As opposed to the memoirs of my former colleagues Lee and Schiff, Porter’s book reveals a lot about what makes her tick. Oh, and you’ll discover as I did, a very deep hatred of my family and me. It’s personal, and surprising. I’m referenced numerous times to illustrate points about privilege and class. Her anecdotes about me mistaking her for a valet, or about my real estate purchases, or airline seats, indicate she spent a grotesque and inordinate amount of her time in the House of Representatives keeping notes, keeping score, and lying about her peers.

Katie, as you were watching and judging my family and, as you say, “comparing myself to Harley,” I was busy working, writing, passing legislation, and bringing home resources to Orange County. It cost my family money for me to serve, quite the opposite of what you imply. After writing a paragraph about your peers who traded stock while in Congress, you conclude the chapter with me. You write: “Before he was in office, Harley was a rich guy. In Congress, he ballooned into Representative Rich Guy. That transformation changed my occasional envy of him into institutional outrage.”
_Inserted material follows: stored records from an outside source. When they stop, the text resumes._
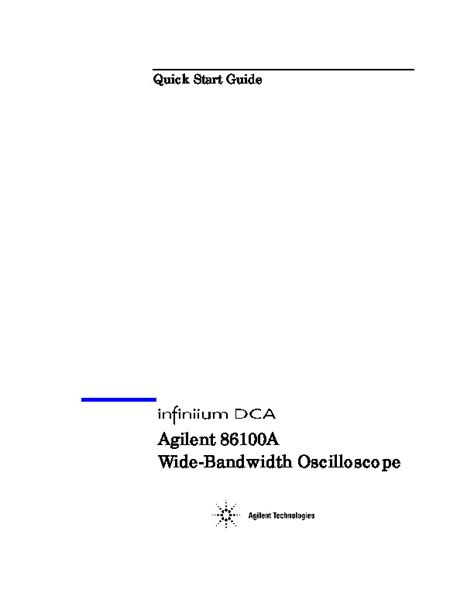 Quick Start Guide

infiniium DCA

Agilent 86100A
Wide-Bandwidth Oscilloscope

Agilent Technologies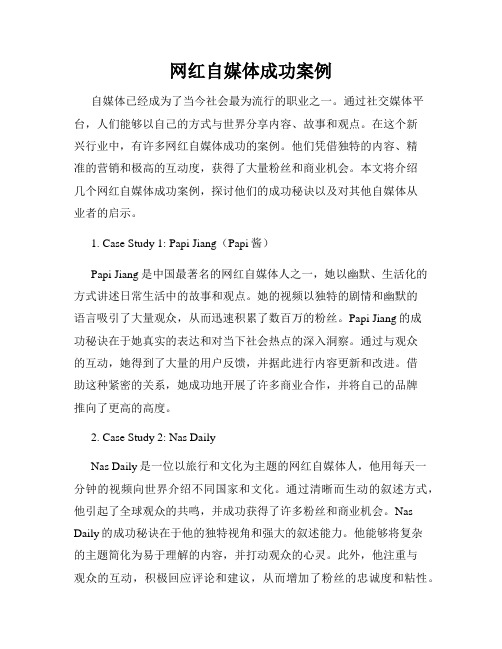 网红自媒体成功案例

自媒体已经成为了当今社会最为流行的职业之一。通过社交媒体平台，人们能够以自己的方式与世界分享内容、故事和观点。在这个新兴行业中，有许多网红自媒体成功的案例。他们凭借独特的内容、精准的营销和极高的互动度，获得了大量粉丝和商业机会。本文将介绍几个网红自媒体成功案例，探讨他们的成功秘诀以及对其他自媒体从业者的启示。

1. Case Study 1: Papi Jiang（Papi 酱）

Papi Jiang 是中国最著名的网红自媒体人之一，她以幽默、生活化的方式讲述日常生活中的故事和观点。她的视频以独特的剧情和幽默的语言吸引了大量观众，从而迅速积累了数百万的粉丝。Papi Jiang 的成功秘诀在于她真实的表达和对当下社会热点的深入洞察。通过与观众的互动，她得到了大量的用户反馈，并据此进行内容更新和改进。借助这种紧密的关系，她成功地开展了许多商业合作，并将自己的品牌推向了更高的高度。

2. Case Study 2: Nas Daily

Nas Daily 是一位以旅行和文化为主题的网红自媒体人，他用每天一分钟的视频向世界介绍不同国家和文化。通过清晰而生动的叙述方式，他引起了全球观众的共鸣，并成功获得了许多粉丝和商业机会。Nas Daily 的成功秘诀在于他的独特视角和强大的叙述能力。他能够将复杂的主题简化为易于理解的内容，并打动观众的心灵。此外，他注重与观众的互动，积极回应评论和建议，从而增加了粉丝的忠诚度和粘性。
That’s your outrage? Me? With all the enormous issues facing our country and the world, and your ability to address these issues head on, this is where your outrage lies? Really? It is shallow beyond the pale.  

Katie Porter built her brand around being a minivan driving, single mom, but the truth of the matter is she’s a boarding school, Harvard, and Yale grad. Katie had more choices and more privilege than virtually everyone else. She lives in a deeply subsidized home – worth about two million dollars – courtesy of UCI and California taxpayers, because she is on “leave” from being a professor.

Porter boasts about taking on powerful special interests – using her whiteboard prop to scold executives – but after pledging to reject their campaign contributions, she “has accepted tens of thousands of dollars worth of contributions from powerful people with influence at the highest echelons of Wall Street.” Talk about hypocrisy. Her whiteboard everywoman act is a fake. She is, at heart, an accomplished actor who stages classless photo opps on the House floor.  

But she doesn’t want you to see her that way. Instead, she’s the victim. Always. 

Drama is great for reality TV, but what we desperately need in Washington D.C. is leadership, people who will reach across the aisle to get things done. Not show people like Katie Porter and Marjorie Taylor Greene who use the office as their own personal promotional outlet. In the 2022 election, Katie had to spend $29 million – 9 times more than her opponent and 99% of it from donors outside the district – and still barely won the seat. Yet Katie still managed to cost our party a seat in LA by backing a primary challenger to Christie Smith, and likely cost Democrats two more seats in Orange County by her musical chairs conducted solely for personal gain. After winning, what does Katie do? She served a total of three days before announcing she was abandoning her constituents and running for the U.S. Senate, and hand-picked a convicted drunk driver as her hopeful replacement.